From reading lots and lots of web pages I've come to the conclusion that:

to filter adult content (not block it completely) from https sites like Twitter I would need to setup something like dansguardian/squid etc. on my Ubuntu proxy box to perform a Man In The Middle interception of SSL.

Does anybody know if it's possible to do something like the following on my Ubuntu proxy:

  1. use a language such as bash/php to grab the 'contents' of specific https sites like Twitter that the user has requested (i.e. not breaking SSL). This would be like pressing ctrl-a / ctl-c in a browser.

  2. write the contents to a file that is passed on to dansguardian.

  3. dansguardian then either allows or blocks the page depending upon its keyword filtering.

I'm already using OpenDNS / hosts file redirection which does a good job but not for sites like Twitter.

I've looked into technologies such as Untangle/K9 Web Protection but I am ideally searching for a free solution that can sit on a proxy. If I can leave SSL alone it seems like it would be easier/more secure/less support calls.

Thanks!

3 Answers3

1

It is possible to MITM without hacking/exploiting/breaking SSL (this is how Cloudflare works), the trick is to use 2 connections.

You host a web server (on your proxy box) that accepts all requests/connections (and therefore has access to unencrypted content from the user).

When a user who is using your proxy makes a request.
Your web server can accept the request and establish an SSL session with your user.
Within your code (eg PHP) you create a client instance that creates a second SSL connection to the requested server.
Your client instances gets the response on this second connection.
Your webserver then resend that response (recieved by the client instance) back to the user on the first SSL connection.

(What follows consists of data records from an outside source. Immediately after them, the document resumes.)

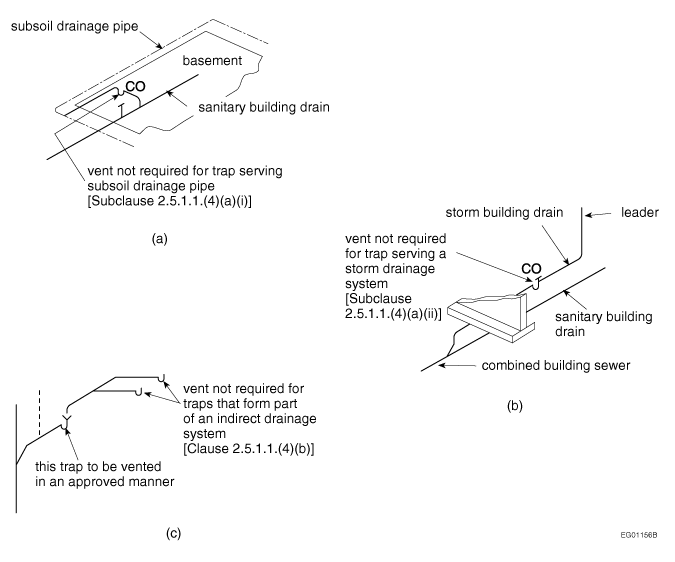 subsoil drainage pipe

basement

CO

sanitary building drain

vent not required for trap serving subsoil drainage pipe [Subclause 2.5.1.1.(4)(a)(i)]

(a)

storm building drain

leader

vent not required for trap serving a storm drainage system [Subclause 2.5.1.1.(4)(a)(ii)]

CO

sanitary building drain

combined building sewer

(b)

vent not required for traps that form part of an indirect drainage system [Clause 2.5.1.1.(4)(b)]

this trap to be vented in an approved manner

(c)

EG01156B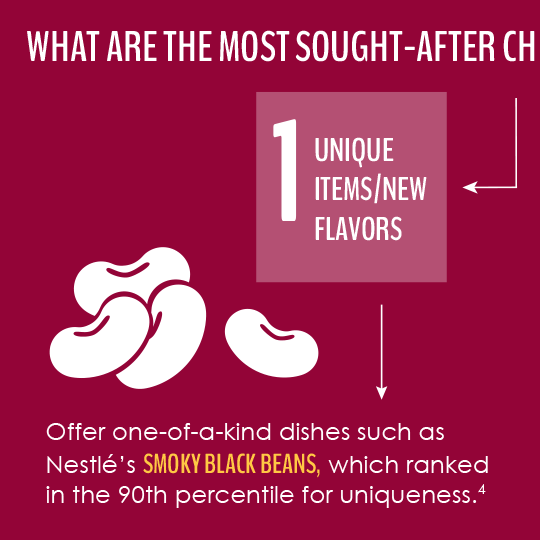 WHAT ARE THE MOST SOUGHT-AFTER CH

1 UNIQUE ITEMS/NEW FLAVORS

Offer one-of-a-kind dishes such as Nestlé's SMOKY BLACK BEANS, which ranked in the 90th percentile for uniqueness.$^4$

If you requiring code examples of how to do this, I suspect this would lead the question to being too-broad (too many, long/good answers possible).

NGRhodes
  • 9,680
0

use a language such as bash/php to grab the 'contents' of specific https sites like Twitter that the user has requested (i.e. not breaking SSL)

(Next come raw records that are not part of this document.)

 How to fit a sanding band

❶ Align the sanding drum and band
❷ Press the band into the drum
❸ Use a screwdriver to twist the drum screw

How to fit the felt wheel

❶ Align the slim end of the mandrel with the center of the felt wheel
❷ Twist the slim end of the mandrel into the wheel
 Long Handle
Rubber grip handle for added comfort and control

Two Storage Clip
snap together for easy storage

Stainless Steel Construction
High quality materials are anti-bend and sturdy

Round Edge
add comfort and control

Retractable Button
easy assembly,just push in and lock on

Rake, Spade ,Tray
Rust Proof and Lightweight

With HTTPS the full URL is encrypted and only the hostname is sent in clear inside the TLS handshake. This means to even get the URL first and thus to know what the user has requested you have to be a man in the middle for SSL.

0

Thanks all for your responses. I am an novice regarding filtering https and probably asked a confusing question. It's a pity that sites like Twitter don't offer safe url versions of their content like google safe search. SSL seems great except when you're trying to filter dodgy content :)